Friday, January 18, 2013

Mass Murder

This morning I step on the scale just to "check-in" and see where I am at. I go through my usual weigh in ritual; pee, try to more than pee, strip down and set the scale in "it's spot" on the bathroom floor because as we all very well know every ounce counts and the slightest change in location on the bathroom floor could detrimentally change the number that pops up on that scale. Then I take deep breath, exhale as much as possible and step on.

Error.

What? Is it broken? Maybe I just need to move it. Step on again, more carefully this time.

Error. 

Really?? Hmm...must be broken. Seems like an awful short life span for a scale, but maybe so. Maybe I should test it with something else....just to be sure. (Ugh sinking, nagging feeling is starting to bubble in my gut like pissed off butterflies.) Shampoo bottle.

Blank.

Shampoo and conditioner.

Turns on then blank.

Ok, maybe it isn't working and that nagging feeling is for nothing. Or perhaps those bottles just don't weigh enough to register. Hmm. Oh hell....fine. How about just part of me, like my leg.

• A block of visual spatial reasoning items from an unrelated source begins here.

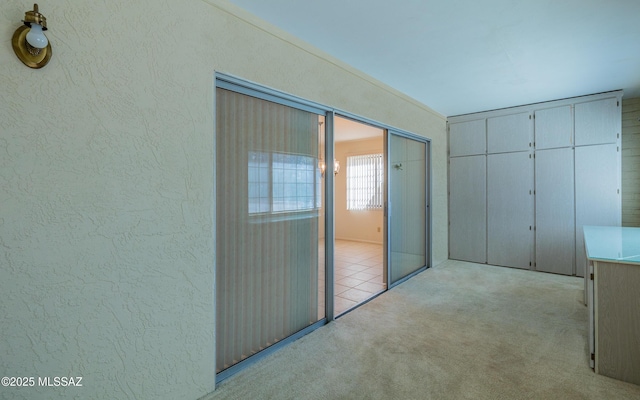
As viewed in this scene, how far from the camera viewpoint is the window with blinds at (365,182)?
750 cm

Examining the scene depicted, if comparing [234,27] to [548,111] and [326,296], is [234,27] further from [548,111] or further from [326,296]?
[548,111]

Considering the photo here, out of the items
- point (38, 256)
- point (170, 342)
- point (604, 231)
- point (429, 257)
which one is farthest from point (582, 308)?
point (38, 256)

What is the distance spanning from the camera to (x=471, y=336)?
2572mm

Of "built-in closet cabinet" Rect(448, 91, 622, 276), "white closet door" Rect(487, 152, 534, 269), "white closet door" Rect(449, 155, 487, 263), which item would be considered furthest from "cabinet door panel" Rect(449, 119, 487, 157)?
"white closet door" Rect(487, 152, 534, 269)

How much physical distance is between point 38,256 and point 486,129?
5.63 m

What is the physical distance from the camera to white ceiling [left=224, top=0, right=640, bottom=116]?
2092mm

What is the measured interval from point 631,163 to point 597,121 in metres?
0.82

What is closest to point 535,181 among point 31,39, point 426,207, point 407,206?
point 426,207

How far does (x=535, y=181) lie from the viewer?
178 inches

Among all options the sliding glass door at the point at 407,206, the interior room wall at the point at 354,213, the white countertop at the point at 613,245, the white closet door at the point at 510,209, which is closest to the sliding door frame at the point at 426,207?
the sliding glass door at the point at 407,206

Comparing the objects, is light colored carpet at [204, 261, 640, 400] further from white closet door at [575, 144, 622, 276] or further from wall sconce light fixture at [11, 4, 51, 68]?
wall sconce light fixture at [11, 4, 51, 68]

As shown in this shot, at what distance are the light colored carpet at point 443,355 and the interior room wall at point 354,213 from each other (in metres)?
3.99

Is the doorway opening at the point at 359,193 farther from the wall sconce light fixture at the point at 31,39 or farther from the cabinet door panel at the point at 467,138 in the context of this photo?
the wall sconce light fixture at the point at 31,39

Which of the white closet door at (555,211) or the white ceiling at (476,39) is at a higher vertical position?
the white ceiling at (476,39)
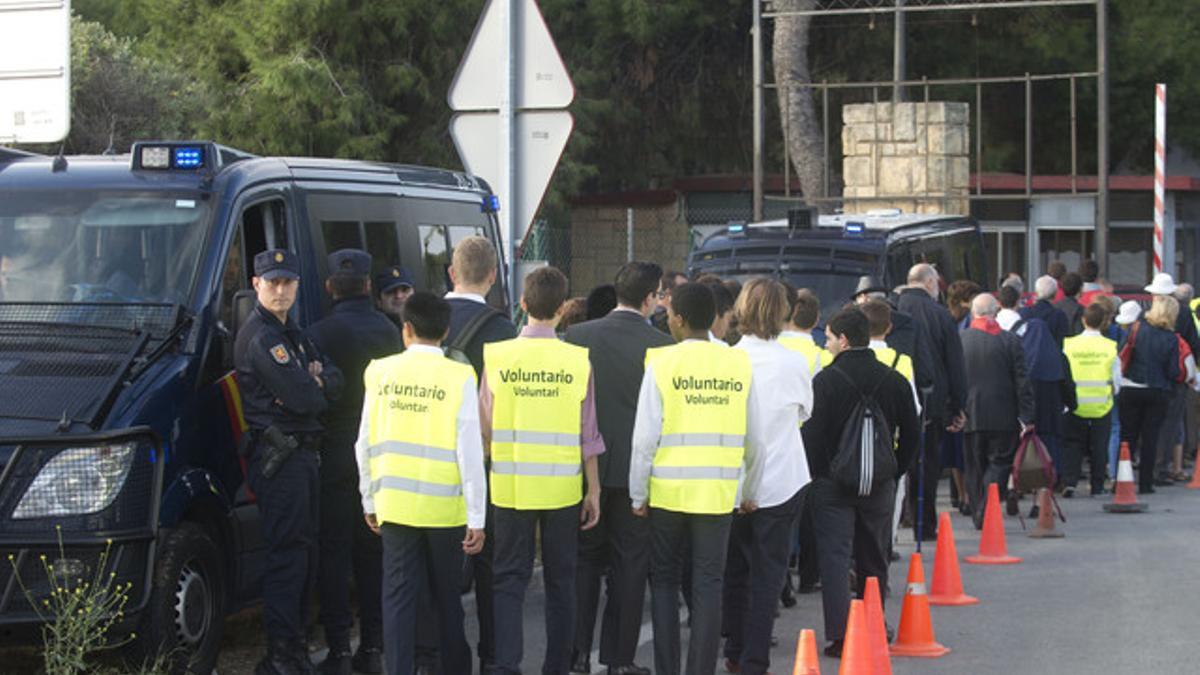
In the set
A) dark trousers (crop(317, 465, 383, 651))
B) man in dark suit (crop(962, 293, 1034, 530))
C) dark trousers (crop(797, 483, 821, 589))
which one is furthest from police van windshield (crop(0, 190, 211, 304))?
man in dark suit (crop(962, 293, 1034, 530))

Ding! Ding  Ding! We have a winner and a weight- which for some reason I have managed to black from my memory, but it was obviously more than a shampoo bottle, less than my full body and enough to register on the scale proving it is not only working, but that I also have managed to outweigh my scale. 

Freakin' awesome!

How in the....? Why the...? How did I.....? Well no. How is easy stupid munch mouth. What have I freakin' DONE?!?!? 

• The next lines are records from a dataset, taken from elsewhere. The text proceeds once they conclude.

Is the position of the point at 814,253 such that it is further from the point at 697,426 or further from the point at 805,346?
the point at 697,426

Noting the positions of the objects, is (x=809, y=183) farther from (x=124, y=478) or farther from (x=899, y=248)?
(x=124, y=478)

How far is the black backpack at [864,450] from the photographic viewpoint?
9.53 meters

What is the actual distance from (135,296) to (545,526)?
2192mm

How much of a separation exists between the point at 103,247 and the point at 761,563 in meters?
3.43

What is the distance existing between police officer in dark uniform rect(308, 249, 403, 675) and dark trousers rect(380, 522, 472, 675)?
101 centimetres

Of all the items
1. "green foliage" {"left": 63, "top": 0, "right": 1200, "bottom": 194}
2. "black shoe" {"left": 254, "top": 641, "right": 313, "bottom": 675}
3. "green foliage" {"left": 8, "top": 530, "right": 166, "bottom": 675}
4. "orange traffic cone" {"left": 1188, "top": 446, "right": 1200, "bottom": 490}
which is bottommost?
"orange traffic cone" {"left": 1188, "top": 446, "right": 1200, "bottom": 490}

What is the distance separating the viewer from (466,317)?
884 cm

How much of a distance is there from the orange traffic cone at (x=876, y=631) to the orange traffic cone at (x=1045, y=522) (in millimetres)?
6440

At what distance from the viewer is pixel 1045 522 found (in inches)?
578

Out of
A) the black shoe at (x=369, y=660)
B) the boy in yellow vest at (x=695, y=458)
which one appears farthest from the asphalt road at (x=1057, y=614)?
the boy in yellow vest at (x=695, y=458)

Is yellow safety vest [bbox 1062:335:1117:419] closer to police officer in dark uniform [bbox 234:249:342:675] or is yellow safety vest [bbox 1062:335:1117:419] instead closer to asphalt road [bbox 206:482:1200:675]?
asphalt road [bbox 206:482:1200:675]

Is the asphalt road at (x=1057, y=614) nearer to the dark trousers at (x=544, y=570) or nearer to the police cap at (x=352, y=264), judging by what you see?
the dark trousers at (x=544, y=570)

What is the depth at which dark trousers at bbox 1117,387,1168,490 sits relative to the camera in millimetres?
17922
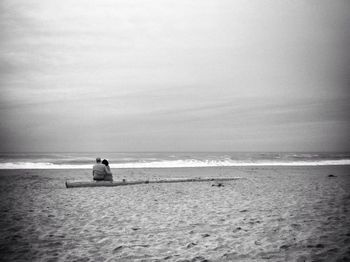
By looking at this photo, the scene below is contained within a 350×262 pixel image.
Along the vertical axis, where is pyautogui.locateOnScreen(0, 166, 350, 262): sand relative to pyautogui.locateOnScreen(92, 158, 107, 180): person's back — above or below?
below

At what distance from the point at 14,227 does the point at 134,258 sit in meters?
3.99

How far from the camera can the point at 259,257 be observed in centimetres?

I have no idea where my weight is now, but I know it is enough to TOP OUT A FREAKING SCALE and this realization kills me. Kills my desire to try again. Kills my will to care. Kills my vision of reaching the goal. Kills what bit of pride I had in myself. Kills my self-esteem. Kills part of my happiness. I look inside and there is just so much massacre, I don't know what pieces are left and of what is left is it even worth trying to revive. 

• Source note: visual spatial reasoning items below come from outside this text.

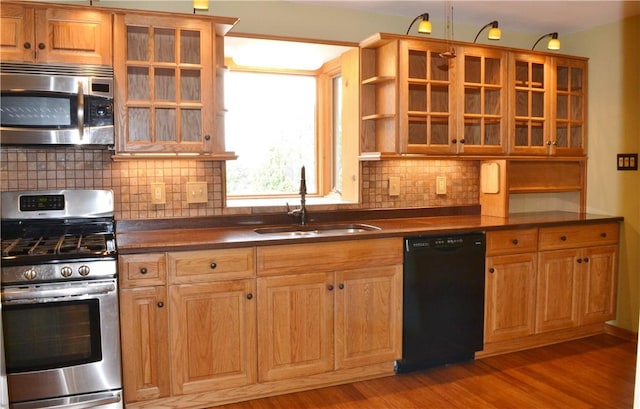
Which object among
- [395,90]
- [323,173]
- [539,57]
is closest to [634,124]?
[539,57]

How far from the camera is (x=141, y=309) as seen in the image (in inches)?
96.7

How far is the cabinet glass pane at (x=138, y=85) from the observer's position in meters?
2.79

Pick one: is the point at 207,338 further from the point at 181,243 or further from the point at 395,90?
the point at 395,90

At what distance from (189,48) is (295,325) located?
1617mm

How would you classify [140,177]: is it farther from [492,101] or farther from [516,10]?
[516,10]

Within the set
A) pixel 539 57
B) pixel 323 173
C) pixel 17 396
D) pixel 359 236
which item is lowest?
pixel 17 396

I know I have amazing people in my corner who can help and encourage me, but truth be told I don't even want to ask. Why should I? I am like "the boy who cries wolf" for fat people. "Help! Please help! I don't think I can do this! I need encouragement and workout buddies!" They come running, because they are amazing, and then in the end I "laugh" at them as I fail to not only lose but to GAIN......AGAIN. What a waste. I feel like a total waste. I want to give in, give up and just eat my way to the end already. Screw it.

Rest in peace skinny dipper Stephanie. You were an amazing goal while you lasted.